What probably doesn’t help: lumbar back braces. Lots of people swear by these wide belts, which supposedly lend extra support to your core muscles. But research, including a review of 15 back pain studies, found that they don’t much help ease or prevent acute pain.
Know when it’s more serious
If your pain is the result of a serious trauma, like a car accident or fall, see a doctor right away, says the AAFP. That’s also true if you’re over 70, have diabetes or osteoporosis, or a history of cancer.
In addition, leg pain or weakness may hint at a herniated disc or other spinal condition. Signs like fever, unexplained weight loss or bladder problems are rare but serious, and could indicate an infection or tumor.
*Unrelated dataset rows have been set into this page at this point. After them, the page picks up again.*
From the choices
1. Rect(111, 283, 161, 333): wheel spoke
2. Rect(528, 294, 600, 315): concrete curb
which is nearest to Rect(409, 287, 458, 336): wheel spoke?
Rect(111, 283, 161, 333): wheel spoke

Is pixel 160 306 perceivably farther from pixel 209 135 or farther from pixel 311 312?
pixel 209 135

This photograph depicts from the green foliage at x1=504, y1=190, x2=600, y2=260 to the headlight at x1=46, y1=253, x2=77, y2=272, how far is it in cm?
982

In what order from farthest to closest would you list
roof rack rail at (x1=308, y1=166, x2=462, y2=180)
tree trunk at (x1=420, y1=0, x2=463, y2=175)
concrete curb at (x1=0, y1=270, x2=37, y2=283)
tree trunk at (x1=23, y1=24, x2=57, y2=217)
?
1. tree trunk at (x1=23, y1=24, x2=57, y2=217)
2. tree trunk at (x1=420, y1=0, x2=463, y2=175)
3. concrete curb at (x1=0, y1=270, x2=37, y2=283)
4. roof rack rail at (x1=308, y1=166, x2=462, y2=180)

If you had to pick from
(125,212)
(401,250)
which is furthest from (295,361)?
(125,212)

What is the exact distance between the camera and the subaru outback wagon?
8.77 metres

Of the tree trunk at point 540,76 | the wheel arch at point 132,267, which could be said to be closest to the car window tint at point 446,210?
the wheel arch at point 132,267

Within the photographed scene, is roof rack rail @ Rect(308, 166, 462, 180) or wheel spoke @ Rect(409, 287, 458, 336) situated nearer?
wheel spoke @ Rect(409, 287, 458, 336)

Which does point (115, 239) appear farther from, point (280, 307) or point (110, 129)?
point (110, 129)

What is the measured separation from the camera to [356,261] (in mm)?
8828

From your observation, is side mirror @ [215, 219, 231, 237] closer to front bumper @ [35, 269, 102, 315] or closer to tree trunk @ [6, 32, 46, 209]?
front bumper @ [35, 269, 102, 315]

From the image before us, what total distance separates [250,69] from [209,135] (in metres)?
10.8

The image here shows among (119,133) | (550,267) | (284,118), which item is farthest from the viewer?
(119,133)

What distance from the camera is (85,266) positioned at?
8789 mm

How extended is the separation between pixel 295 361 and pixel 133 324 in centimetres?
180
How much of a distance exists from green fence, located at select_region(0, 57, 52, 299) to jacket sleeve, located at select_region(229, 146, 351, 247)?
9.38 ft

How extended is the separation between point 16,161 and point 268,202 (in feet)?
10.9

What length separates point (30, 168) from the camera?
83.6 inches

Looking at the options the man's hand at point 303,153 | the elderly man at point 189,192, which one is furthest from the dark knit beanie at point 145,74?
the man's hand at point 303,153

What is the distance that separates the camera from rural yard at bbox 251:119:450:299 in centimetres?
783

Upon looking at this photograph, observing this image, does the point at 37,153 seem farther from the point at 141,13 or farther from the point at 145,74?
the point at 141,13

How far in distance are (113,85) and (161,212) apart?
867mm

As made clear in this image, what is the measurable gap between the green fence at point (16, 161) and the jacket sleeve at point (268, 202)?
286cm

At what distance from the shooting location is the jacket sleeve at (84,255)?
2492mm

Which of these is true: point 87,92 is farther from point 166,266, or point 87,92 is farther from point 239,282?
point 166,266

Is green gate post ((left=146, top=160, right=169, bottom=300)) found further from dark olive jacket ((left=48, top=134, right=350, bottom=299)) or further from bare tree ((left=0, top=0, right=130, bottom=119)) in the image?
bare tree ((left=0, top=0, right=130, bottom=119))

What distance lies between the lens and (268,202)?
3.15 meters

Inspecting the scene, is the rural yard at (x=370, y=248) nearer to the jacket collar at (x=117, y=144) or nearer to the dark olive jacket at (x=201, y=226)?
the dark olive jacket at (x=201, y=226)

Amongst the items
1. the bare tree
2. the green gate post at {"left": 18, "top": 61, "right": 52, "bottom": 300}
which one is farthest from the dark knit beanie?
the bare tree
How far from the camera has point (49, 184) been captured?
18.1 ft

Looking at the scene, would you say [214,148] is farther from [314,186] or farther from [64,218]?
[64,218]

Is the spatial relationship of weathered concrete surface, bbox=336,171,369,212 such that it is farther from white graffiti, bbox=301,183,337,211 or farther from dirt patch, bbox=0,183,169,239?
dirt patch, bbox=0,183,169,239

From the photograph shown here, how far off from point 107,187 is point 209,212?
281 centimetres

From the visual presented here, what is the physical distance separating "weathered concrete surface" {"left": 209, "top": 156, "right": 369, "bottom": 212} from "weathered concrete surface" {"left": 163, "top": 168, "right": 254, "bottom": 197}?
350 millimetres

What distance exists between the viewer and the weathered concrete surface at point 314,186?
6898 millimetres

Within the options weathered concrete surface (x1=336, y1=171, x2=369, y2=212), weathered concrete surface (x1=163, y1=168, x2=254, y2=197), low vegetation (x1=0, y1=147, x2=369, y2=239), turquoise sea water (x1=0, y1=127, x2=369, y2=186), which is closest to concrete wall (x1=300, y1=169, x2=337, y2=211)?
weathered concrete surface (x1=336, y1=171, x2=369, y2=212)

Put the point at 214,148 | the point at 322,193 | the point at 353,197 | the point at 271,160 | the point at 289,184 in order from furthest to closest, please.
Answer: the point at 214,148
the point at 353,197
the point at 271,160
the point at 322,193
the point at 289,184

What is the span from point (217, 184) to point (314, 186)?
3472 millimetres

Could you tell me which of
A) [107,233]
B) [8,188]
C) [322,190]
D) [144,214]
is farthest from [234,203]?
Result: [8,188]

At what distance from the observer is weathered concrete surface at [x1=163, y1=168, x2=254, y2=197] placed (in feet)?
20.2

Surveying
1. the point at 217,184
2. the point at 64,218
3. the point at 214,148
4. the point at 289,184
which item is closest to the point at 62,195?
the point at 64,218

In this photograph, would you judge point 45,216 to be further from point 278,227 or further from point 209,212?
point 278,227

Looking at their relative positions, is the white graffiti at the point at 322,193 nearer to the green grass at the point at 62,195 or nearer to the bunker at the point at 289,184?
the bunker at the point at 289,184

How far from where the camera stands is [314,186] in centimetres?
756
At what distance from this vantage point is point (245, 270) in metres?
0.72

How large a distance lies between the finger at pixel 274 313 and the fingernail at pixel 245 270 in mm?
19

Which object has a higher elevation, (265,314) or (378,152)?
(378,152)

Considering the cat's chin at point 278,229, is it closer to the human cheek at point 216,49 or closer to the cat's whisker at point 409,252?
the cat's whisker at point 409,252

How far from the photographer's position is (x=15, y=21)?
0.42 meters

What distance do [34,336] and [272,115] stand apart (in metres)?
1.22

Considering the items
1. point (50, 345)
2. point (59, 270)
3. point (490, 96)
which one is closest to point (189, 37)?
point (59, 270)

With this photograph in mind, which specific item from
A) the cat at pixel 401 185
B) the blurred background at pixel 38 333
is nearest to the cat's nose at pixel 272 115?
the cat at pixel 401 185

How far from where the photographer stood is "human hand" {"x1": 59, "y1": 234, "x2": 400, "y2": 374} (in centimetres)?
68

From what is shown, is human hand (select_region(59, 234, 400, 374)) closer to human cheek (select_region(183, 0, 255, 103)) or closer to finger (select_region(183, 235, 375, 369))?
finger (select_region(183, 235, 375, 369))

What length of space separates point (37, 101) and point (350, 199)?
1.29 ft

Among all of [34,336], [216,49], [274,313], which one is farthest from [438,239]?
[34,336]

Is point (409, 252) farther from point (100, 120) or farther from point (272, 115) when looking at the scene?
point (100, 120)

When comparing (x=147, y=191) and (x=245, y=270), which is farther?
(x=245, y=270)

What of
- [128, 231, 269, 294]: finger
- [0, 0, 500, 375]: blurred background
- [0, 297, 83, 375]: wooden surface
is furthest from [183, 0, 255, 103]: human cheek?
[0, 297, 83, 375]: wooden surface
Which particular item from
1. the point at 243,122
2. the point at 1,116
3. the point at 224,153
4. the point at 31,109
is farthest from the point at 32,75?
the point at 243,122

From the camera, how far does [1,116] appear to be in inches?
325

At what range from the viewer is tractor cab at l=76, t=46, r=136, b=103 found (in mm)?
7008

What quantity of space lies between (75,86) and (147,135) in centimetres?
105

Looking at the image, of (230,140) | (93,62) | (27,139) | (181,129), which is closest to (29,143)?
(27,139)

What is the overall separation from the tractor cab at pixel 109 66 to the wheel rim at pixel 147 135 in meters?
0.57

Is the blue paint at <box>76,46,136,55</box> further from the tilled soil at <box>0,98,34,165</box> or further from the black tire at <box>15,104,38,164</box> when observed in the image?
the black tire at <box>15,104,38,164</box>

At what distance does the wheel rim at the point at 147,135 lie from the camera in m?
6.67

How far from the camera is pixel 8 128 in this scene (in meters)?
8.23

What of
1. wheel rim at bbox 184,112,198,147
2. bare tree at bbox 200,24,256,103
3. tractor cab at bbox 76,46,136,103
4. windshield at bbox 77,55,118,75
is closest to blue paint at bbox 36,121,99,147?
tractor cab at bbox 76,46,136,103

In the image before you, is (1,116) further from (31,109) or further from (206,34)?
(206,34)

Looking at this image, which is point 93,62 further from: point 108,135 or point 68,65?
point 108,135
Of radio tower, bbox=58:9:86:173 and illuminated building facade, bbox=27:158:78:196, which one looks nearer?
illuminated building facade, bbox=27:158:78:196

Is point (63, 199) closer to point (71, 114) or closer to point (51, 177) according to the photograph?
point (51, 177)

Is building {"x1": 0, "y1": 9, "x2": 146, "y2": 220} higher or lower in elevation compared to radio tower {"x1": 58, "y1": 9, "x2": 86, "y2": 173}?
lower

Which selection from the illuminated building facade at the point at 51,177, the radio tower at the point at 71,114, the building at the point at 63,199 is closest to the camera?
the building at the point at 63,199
Finally, see a doctor if your pain goes longer than four weeks or never improves—if it’s “higher than a five out of 10, after three to five days of home treatment,” says Fischer.
Many strains and sprains are caused by lifting heavy objects or making abrupt movements, especially if you’ve been relatively inactive beforehand.
Weekend warriors are especially prone—sorry, golfers—and your odds go up as you get older. The following tips can also help:
Lift the right way. Don’t ever bend at the waist. Instead, spread out your feet, bend your knees and flex your stomach muscles. Lift with your legs, keeping your back straight and the object close to your body.
Sit smarter. It’s well known that sitting is bad for your health—but sometimes you have no choice, especially if you have a desk job. So get an adjustable chair with good lumbar support, and for reinforcement, place a pillow on the seat behind your lower back. And take periodic breaks to get up and move around.
Improve your core. Activities like swimming and walking can improve your flexibility and build up those crucial abdominal and back muscles, according to the AAOS. Certain exercises better posture, too, placing less pressure on your lower back, say researchers at Harvard Medical School.